I’m going to dive into something today that I consider nuanced but profound.  And I’m going to attempt to do this with some modicum of decorum, since most of the (non-freelancer) content I create for Hit Subscribe I intend specifically for clients and prospects.

It’s a risky “call your baby ugly but do it gently” kind of moment.

So let me inoculate a bit against the fallout by assuring you that I have, in fact, created performative content.  I should banish this blog post from 5 years ago back to the performative ether from which it lumbered.  But if I do that, the healing cannot truly begin.

In all seriousness, though, that post is garbage, and I probably knew it as I was creating it. I mean, come on, past Erik.  Is it really necessary to explain to an audience of content marketers that tutorials are a kind of blog post?

But the insipid nature of that premise didn’t stop me, and it probably won’t stop you, from creating performative content—at least not until you understand the true, subtle problem with it.

Performative content is a recipe for slowly failing at content marketing, and more broadly at business, in a non-obvious way and without ever understanding why.

Defining Performative Content

Let me start with a heuristic, rather than a formal definition, to further your understanding of performative content.

  • Non-performative (let’s call it “useful”) content casts the reader as the most important party to the content.
  • Performative content casts the creator as the most important.

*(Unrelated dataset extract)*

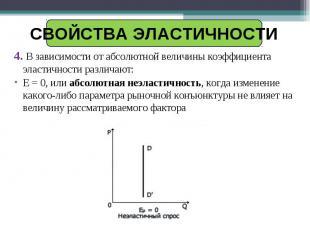 4. В зависимости от абсолютной величины коэффициента эластичности различают:E =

If you look back at my “here are some kinds of blog posts,” uh, blog post, who is this content for, exactly?  Who is both a member of Hit Subscribe’s potential lead pool and also unaware that different content themes and the marketing funnel exist?  Absolutely nobody.

But that’s not the point of the post.

The point of that post was, “Hey, look at us, we’ve written for different blogs!  Also we know a thing or two about blog posts and even the marketing funnel!”  The reader wasn’t the hero of that story.  I was.

And that is the essence of performative content.

The Ostensible Reader Journey Here

Let’s walk, in detail, through the sequence of events that would make this approach work.  But let’s do it from the reader’s perspective.

  1. A reader comes to the site and consumes the performative content.
  2. The reader thinks, “Gosh, what kind of grade would I give this content?”
  3. “Why I’d give it an A+ since this person clearly understands the thing they do for a living.  Just top-notch stuff here!  A person that understands the thing they do is probably good at the thing they do!”
  4. Finally, the reader then thinks, “My God, where’s my wallet? I should give money to the business whose site I’m on—right now!”

I’m exaggerating here for effect, but the sequence, is, at its core:

  1. Reader consumes content
  2. Reader gives creator a (hopefully good) grade.
  3. Reader hires content creator.

Does This Work?  Let’s Hire a Plumber

To understand where, if anywhere, this fits into marketing to potential buyers, let’s reverse the roles here.  Imagine that you’re not considering what content to create but rather that you’re hiring a plumber to fix a leaky faucet.

Dripping faucet

Courtesy of https://unsplash.com/@zhenhappy

You probably start by googling “plumbers in my area” and seeing what comes up.  And let’s put a pin in the subject of the undifferentiated commodity offering, since that’s the bucket that performative content puts you in.  We’ll get to that a little later.

You’ve got a few plumbers in mind, with slightly different rates, and now you need to decide what to do next.  Do you:

  1. Go to their blogs and see who has written the most compelling articles about the chemical composition of plumber’s putty and choose the most eloquent and knowledgeable plumbers?  Or…
  2. Hire whichever one is relatively cheap and can come out quickly.

Or maybe you don’t do any of that, because you remember that your brother-in-law has a friend that’s a plumber, and that friend once gave you great advice that you didn’t need a new water heater but rather just a new part.  Maybe you’d strongly favor the partner that had actually helped you with a problem over the one with all of the plumbing certs and pipe putty blog posts.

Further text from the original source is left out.